Mr Justice Fullam told Denis Vaughan Buckley, for the State, that he would make no order for costs. The DPP had alleged Mr Carmody obtained substantial payments from two terminally ill cancer patients at his clinic in Co Clare by promising he would at best cure their cancer or at worst prolong their lives using a treatment called photodynamic therapy (PDT), the judge said.

Curing cancer

The 2012 trial was before Judge Fullam in Ennis Circuit Criminal Court over a period of eight days. When evidence was given on behalf of the DPP by Dr Colm Hopper that Mr Carmody truly believed in the efficacy of PDT in curing cancer, the judge said the accused lacked the requisite intent to establish the offences against him and ordered his acquittal.

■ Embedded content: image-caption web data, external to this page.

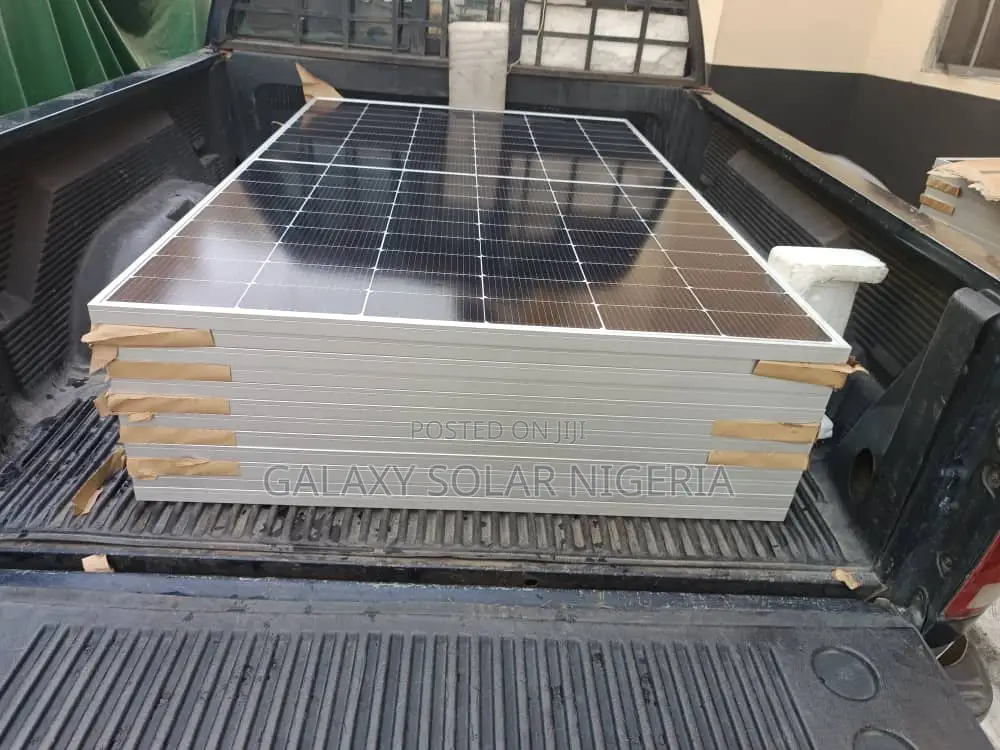Jinko Solar Panels 555w Tiger Pro-Mono Half Cut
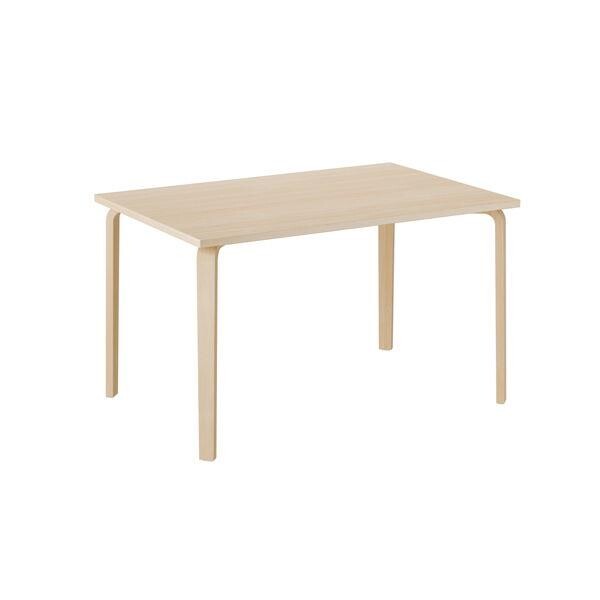 Børnebord Emma 1200x800x720 mm Birk laminat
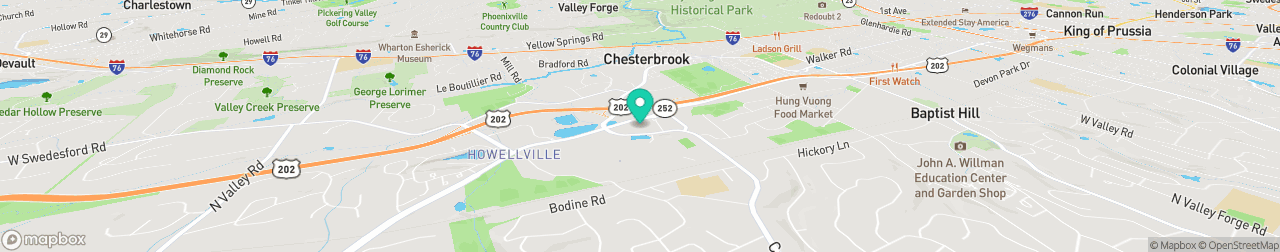 ev charging station on the map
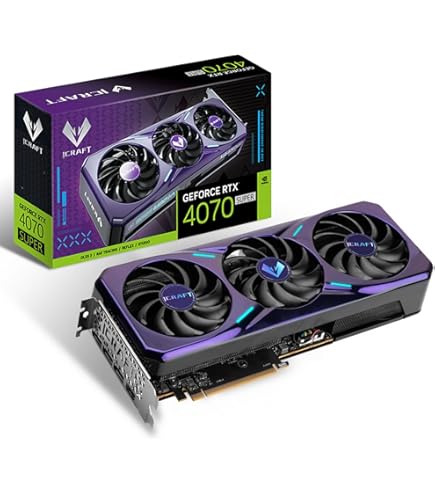maxsun Geforce RTX 4070 Super iCraft Limited Edition OC 12GB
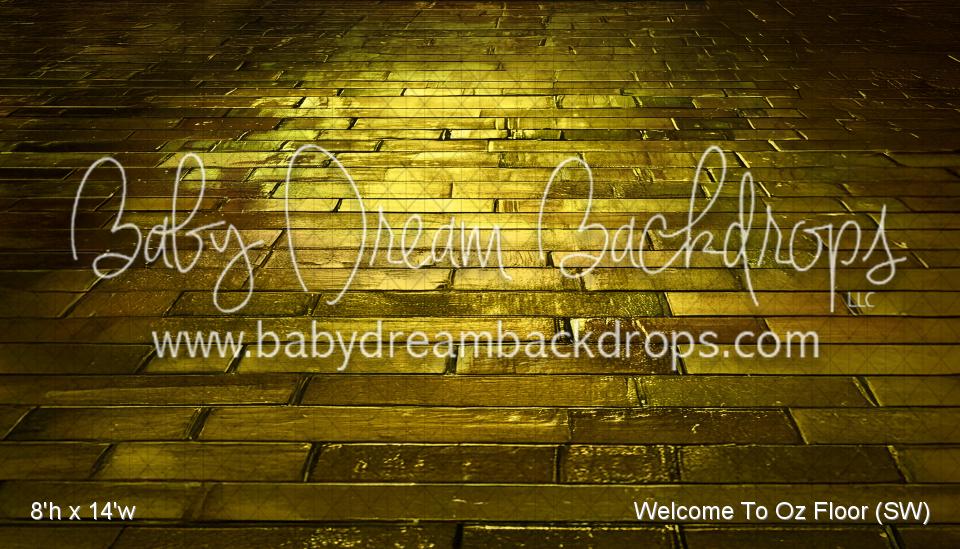 Welcome To Oz Fabric Floor (SW)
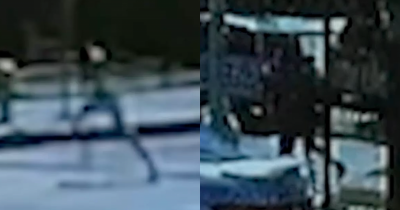 Shocking Video Captures The Moment A 15-Year-Old Girl Escapes A Kidnapper By Quick-Thinking Reaction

It was the third trial Mr Carmody had faced. In July 2008, on 25 separate charges of false pretences and deception, Judge Rory MacCabe directed a not-guilty verdict on eight of them due to insufficient evidence. The jury subsequently found Carmody not guilty of six of them and disagreed on the remaining 11.

In the retrial of the outstanding 11 charges, Judge Donagh McDonagh ruled two would have to be heard separately and during the trial of the remaining nine he discharged the jury following the publication by The Irish Times and Irish Examiner of evidence heard in the absence of the jury.

Eventually, between the entry of nolle prosequis and judicial rulings, Mr Carmody was cleared of guilt with regard to every charge he had faced.

Mr Justice Fullam said the DPP, regarding the current costs application, had submitted that the court had no jurisdiction to hear an application for costs in circumstances where it had made and perfected its final order over four years ago. It was now functus officio and could not interfere with the final order made, no application for costs having been made on the day of the final acquittal.

The judge felt the DPP was correct in inferring that what was being sought by Mr Carmody was an amendment to the final order made by the Circuit Court on foot of the decision directing an acquittal in December 2012.

“The court will not depart from the view clearly expressed by McCracken J and Finlay CJ that there is no authority by which the court can reopen an issue after a final order has been made,” the judge said.